Sunday, 3 March 2024


 

Musing #7: God as a slippery fish

I have an image of God in my head as a slippery fish. Let me try to explain! I believe that God is mystery and beyond our comprehension – our words and our thoughts will never capture who God is.  But words are what we have.  So, in our human-ness and our desire to understand we try to explain God: we pull him into our perception and, in so doing, we fail to see who he really is.

I’ve never held a fish that is still alive but, in my head, I see a fish thrashing around as I try desperately to hold onto it.  Until I realise that if I continue to hold onto this beautiful creature, it will die.  I will have the fish, but it will have lost its life.  My experience of God is that when I hold onto him too tightly – when I think I have understood and can explain God – he ‘dies’.  God becomes something else – a set of beliefs and rules - and is no longer alive.  I need to hold on to God lightly and let him slip out of my hands.  The thing with God is that we will never fully understand him.  The point is to keep seeking.

Free from our hands God, the fish, slips back into the water.  Water that spreads and seeps into the tightest of corners.  Water that is deep and broad and holds treasure beyond our imagining.  When God slips out of our hands he doesn’t want us to walk away: stay at the water’s edge and seek him.  As we stare into the depths we may catch a glimpse – the flick of his tail as he dances beneath the surface.  If we keep gazing, he may leap like a flash of silver to capture our attention again. 
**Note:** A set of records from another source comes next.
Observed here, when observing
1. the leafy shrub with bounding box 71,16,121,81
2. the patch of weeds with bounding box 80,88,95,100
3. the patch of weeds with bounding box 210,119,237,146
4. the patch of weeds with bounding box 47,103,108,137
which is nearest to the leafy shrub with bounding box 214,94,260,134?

Contemplation is in the gazing and the seeking.  Contemplation is coming to realise that God is not just the fish but the whole expanse of water.  And as I seek God I may also paddle in the shallows of his very being. Or take a deep breath and dive into him. Or feel, as I gaze, the spring of his spirit rising up in me.  God can not be held tightly and understood but he is constantly inviting us to dance with him in the waters of his spirit.